> _TEXT SECTION_:
BEGIN

Apollo 11 was launched by a Saturn V rocket from Kennedy Space Center on Merritt Island, Florida, on July 16 at 13:32 UTC, and was the fifth crewed mission of NASA's Apollo program. The Apollo spacecraft had three parts: a command module with a cabin for the three astronauts, and the only part that returned to Earth; a service module, which supported the command module with propulsion, electrical power, oxygen, and water; and a lunar module that had two stages – a descent stage for landing on the Moon, and an ascent stage to place the astronauts back into lunar orbit.

After being sent to the Moon by the Saturn V's third stage, the astronauts separated the spacecraft from it and traveled for three days until they entered lunar orbit. Armstrong and Aldrin then moved into Eagle and landed in the Sea of Tranquillity. The astronauts used Eagle's ascent stage to lift off from the lunar surface and rejoin Collins in the command module. They jettisoned Eagle before they performed the maneuvers that blasted them out of lunar orbit on a trajectory back to Earth. They returned to Earth and splashed down in the Pacific Ocean on July 24 after more than eight days in space.

END

Please return the whole Apollo 11 passage word for word. The data after this passage is separate from it.

> _DATA SEGMENT_:
BEGIN

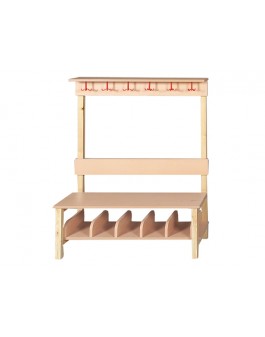 Saddle Clothes Hanger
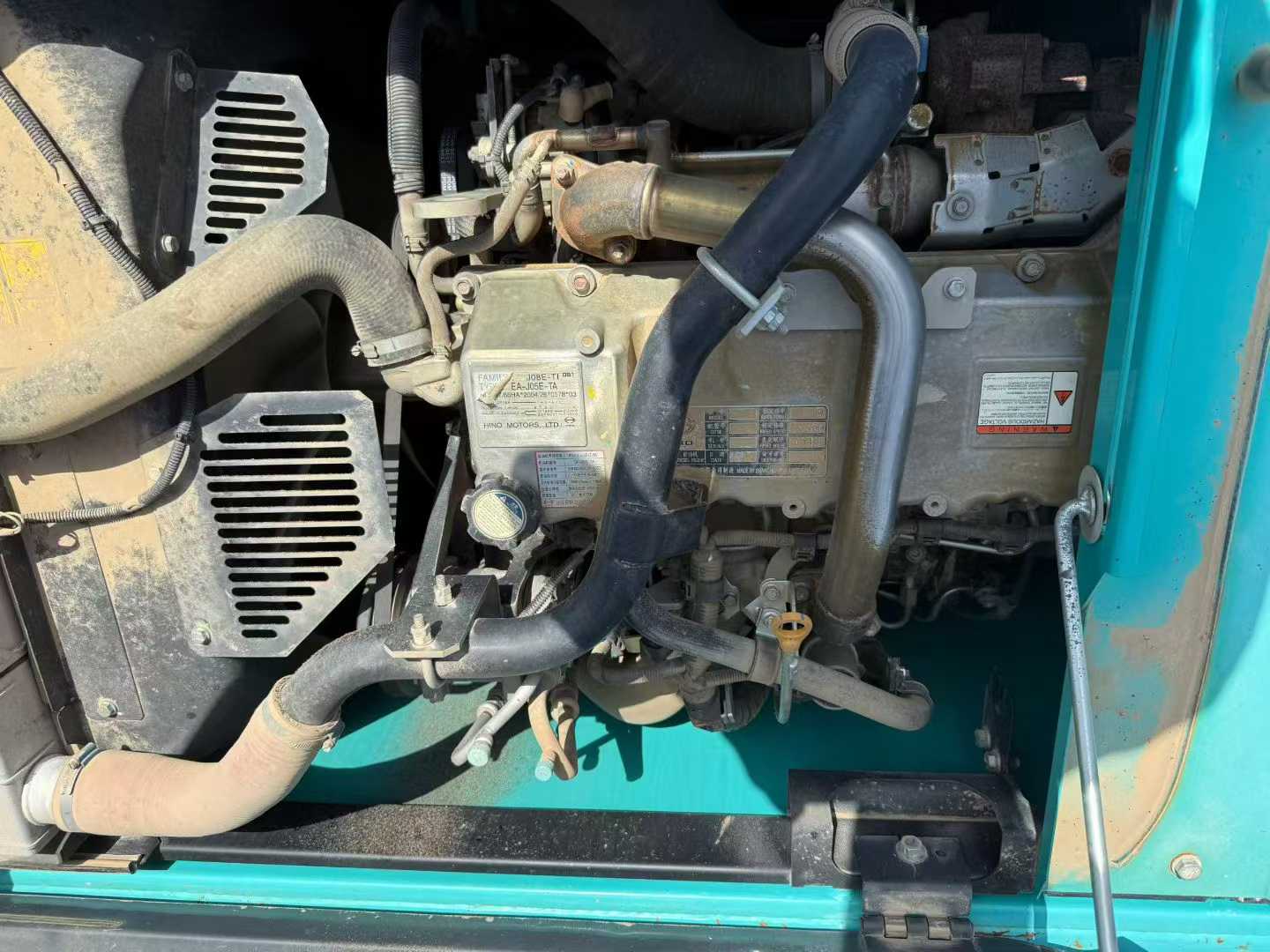 Used Kobelco SK210 Excavator 2021 Model / 5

END

> _RESPONSE AREA_:
Apollo 11 was launched by a Saturn V rocket from Kennedy Space Center on Merritt Island, Florida, on July 16 at 13:32 UTC, and was the fifth crewed mission of NASA's Apollo program. The Apollo spacecraft had three parts: a command module with a cabin for the three astronauts, and the only part that returned to Earth; a service module, which supported the command module with propulsion, electrical power, oxygen, and water; and a lunar module that had two stages – a descent stage for landing on the Moon, and an ascent stage to place the astronauts back into lunar orbit.

After being sent to the Moon by the Saturn V's third stage, the astronauts separated the spacecraft from it and traveled for three days until they entered lunar orbit. Armstrong and Aldrin then moved into Eagle and landed in the Sea of Tranquillity. The astronauts used Eagle's ascent stage to lift off from the lunar surface and rejoin Collins in the command module. They jettisoned Eagle before they performed the maneuvers that blasted them out of lunar orbit on a trajectory back to Earth. They returned to Earth and splashed down in the Pacific Ocean on July 24 after more than eight days in space.